[Start Supplied passage]

The CA features seem to match the system “forest fire”; the parameters,
describing globally a forest fire, i.e. propagation rate, flame length and
direction, fireline intensity, fire duration time et c. are mainly depending on
some local characteristics i.e. vegetation type (live and dead fuel), relative
humidity, fuel moisture, heat, territory morphology (altitude, slope), et c..
The only global characteristic is given by wind velocity and direction, but
wind velocity and direction is locally altered according to the morphology;
therefore wind has also to be considered at local level.
The fundamental studies of Rothermel (1972, 1983) point out these
characteristics; its forest fire spread model is based on dynamic equations,
that allow the forecast of the rate of spread and the reaction intensity
knowing certain properties of the fuel matrix (fuel particle, fuel
arrangement) and environmental conditions (slope, wind, fuel moisture) in
which the fire occurs.

[End Supplied passage]

Problems and tasks:
a - Transcribe the forest fire passage from "The CA features" up to and including "at local level.".
b - According to the forest fire passage, what does Rothermel's spread model allow one to forecast?
c - In the forest fire passage, why must wind also be considered at the local level?

[Start Data]

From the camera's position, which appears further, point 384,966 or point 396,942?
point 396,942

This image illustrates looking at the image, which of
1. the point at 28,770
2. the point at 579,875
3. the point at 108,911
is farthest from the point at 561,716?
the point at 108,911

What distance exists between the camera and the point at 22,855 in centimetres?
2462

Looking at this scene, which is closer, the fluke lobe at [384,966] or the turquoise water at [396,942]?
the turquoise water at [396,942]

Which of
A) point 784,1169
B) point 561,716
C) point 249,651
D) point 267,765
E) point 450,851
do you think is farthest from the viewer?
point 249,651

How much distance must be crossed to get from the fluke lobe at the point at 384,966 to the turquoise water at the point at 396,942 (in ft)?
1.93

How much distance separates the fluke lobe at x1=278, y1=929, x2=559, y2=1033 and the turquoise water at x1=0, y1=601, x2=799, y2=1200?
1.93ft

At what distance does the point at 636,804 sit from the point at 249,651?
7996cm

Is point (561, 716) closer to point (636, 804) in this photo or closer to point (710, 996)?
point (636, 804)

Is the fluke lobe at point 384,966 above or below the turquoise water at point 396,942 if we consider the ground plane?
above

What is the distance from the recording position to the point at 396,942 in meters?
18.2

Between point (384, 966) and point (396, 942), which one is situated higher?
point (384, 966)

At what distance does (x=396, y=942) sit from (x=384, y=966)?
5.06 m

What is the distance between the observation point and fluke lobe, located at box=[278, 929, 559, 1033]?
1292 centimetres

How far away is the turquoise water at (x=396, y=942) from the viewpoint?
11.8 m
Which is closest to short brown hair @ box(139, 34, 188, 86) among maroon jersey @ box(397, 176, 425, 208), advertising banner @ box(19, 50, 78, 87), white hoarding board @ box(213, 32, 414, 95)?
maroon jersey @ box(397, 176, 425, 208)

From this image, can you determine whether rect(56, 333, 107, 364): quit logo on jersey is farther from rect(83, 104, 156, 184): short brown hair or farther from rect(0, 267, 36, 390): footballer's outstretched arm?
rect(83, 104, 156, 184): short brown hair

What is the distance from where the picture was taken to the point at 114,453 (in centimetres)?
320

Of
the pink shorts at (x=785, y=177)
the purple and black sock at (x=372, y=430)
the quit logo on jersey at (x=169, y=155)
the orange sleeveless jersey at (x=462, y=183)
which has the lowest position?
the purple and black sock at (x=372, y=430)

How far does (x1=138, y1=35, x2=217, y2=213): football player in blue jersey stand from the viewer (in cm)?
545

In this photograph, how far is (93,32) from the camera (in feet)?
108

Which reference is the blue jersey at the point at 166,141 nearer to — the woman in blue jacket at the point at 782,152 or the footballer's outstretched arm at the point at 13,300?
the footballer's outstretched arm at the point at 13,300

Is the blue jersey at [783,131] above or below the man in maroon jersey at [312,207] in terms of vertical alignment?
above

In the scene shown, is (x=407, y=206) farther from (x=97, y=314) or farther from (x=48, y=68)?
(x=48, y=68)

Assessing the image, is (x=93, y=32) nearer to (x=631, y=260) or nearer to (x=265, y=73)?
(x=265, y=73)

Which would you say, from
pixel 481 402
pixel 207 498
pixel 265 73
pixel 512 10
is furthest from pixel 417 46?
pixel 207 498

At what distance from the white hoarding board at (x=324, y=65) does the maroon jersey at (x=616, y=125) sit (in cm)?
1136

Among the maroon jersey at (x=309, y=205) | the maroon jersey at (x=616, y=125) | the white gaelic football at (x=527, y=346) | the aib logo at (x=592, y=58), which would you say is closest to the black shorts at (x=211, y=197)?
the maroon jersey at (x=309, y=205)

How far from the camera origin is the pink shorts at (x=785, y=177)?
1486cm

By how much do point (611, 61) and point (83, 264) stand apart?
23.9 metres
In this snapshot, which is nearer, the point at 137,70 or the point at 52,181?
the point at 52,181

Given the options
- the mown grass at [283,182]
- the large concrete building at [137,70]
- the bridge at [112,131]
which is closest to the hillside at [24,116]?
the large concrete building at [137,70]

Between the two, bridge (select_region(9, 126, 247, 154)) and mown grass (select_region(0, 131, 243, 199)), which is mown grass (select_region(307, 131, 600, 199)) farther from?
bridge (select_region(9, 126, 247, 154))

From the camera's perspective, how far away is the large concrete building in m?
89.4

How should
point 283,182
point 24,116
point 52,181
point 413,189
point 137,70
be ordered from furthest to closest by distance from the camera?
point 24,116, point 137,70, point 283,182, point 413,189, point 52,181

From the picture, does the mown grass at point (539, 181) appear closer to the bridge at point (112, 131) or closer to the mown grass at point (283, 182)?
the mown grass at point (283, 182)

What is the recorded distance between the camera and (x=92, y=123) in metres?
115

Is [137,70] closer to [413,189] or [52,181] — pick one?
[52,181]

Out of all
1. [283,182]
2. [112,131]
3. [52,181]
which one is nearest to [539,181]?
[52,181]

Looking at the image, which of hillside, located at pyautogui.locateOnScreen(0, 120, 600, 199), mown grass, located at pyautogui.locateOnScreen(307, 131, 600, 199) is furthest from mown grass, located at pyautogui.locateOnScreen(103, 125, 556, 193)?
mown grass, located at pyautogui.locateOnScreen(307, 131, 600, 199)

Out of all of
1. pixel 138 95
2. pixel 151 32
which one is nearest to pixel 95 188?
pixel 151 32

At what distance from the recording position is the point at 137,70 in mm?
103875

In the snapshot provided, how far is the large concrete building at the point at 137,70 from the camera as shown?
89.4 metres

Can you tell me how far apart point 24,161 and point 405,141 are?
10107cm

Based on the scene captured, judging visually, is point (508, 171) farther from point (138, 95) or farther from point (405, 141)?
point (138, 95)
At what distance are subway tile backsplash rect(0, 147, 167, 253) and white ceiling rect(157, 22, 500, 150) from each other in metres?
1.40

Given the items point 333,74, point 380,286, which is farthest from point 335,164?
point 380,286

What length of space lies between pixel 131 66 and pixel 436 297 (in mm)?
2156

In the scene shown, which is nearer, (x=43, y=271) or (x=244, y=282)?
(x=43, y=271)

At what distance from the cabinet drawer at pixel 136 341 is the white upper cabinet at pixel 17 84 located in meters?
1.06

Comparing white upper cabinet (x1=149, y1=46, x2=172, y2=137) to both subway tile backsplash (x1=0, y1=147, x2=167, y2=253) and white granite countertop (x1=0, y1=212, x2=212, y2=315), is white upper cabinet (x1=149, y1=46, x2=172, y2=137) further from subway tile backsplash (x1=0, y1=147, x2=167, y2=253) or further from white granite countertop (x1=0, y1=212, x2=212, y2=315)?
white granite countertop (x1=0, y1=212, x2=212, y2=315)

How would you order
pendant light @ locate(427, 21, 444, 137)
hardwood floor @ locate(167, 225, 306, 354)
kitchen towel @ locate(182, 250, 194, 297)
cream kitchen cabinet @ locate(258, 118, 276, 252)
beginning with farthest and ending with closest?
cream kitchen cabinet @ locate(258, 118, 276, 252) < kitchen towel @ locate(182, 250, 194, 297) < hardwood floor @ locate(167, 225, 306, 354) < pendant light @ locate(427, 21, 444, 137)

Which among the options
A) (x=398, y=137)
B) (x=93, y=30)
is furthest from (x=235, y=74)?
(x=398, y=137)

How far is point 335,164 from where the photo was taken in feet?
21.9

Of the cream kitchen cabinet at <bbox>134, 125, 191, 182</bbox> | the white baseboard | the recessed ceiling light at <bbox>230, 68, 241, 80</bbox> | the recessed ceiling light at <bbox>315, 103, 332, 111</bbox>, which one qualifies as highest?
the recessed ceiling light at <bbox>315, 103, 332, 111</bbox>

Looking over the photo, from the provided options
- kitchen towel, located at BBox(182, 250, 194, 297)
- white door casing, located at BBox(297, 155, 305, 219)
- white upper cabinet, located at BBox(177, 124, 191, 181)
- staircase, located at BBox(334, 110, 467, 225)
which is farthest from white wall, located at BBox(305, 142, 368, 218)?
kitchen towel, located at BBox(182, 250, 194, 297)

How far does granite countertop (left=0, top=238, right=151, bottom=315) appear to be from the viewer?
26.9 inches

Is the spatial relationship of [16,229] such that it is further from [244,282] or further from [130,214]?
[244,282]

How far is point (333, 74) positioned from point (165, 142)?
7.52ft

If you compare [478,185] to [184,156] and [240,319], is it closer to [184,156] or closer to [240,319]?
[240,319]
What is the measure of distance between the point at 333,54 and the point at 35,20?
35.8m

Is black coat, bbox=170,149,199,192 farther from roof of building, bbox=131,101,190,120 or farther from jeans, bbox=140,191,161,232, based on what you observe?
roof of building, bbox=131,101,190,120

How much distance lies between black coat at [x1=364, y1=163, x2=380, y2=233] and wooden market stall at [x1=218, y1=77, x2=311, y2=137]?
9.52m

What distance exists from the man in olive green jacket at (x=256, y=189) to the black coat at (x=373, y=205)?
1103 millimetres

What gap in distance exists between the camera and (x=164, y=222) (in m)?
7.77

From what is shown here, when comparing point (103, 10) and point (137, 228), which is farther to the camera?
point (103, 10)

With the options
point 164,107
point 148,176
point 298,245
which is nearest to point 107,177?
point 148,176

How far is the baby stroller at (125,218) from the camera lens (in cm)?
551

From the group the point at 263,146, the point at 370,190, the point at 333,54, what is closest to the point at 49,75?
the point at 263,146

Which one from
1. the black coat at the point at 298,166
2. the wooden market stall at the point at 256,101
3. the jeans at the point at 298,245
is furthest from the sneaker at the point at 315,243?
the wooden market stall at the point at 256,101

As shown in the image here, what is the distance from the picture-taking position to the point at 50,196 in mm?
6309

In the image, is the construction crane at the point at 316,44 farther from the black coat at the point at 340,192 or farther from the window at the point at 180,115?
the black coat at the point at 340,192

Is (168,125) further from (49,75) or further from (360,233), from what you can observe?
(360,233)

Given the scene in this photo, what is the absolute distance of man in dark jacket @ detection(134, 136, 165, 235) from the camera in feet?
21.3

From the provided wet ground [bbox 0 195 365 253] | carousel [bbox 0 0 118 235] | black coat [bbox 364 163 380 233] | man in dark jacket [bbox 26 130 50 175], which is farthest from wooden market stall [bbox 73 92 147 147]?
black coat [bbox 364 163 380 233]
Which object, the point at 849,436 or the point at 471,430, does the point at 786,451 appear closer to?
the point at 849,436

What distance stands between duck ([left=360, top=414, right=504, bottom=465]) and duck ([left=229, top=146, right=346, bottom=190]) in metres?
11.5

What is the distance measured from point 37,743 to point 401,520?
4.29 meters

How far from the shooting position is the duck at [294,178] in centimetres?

[End Data]

Results of the exercise:
a -
The CA features seem to match the system “forest fire”; the parameters,
describing globally a forest fire, i.e. propagation rate, flame length and
direction, fireline intensity, fire duration time et c. are mainly depending on
some local characteristics i.e. vegetation type (live and dead fuel), relative
humidity, fuel moisture, heat, territory morphology (altitude, slope), et c..
The only global characteristic is given by wind velocity and direction, but
wind velocity and direction is locally altered according to the morphology;
therefore wind has also to be considered at local level.

b - The rate of spread and the reaction intensity.

c - Wind velocity and direction are the only global characteristic. However, they are locally altered according to the morphology of the territory.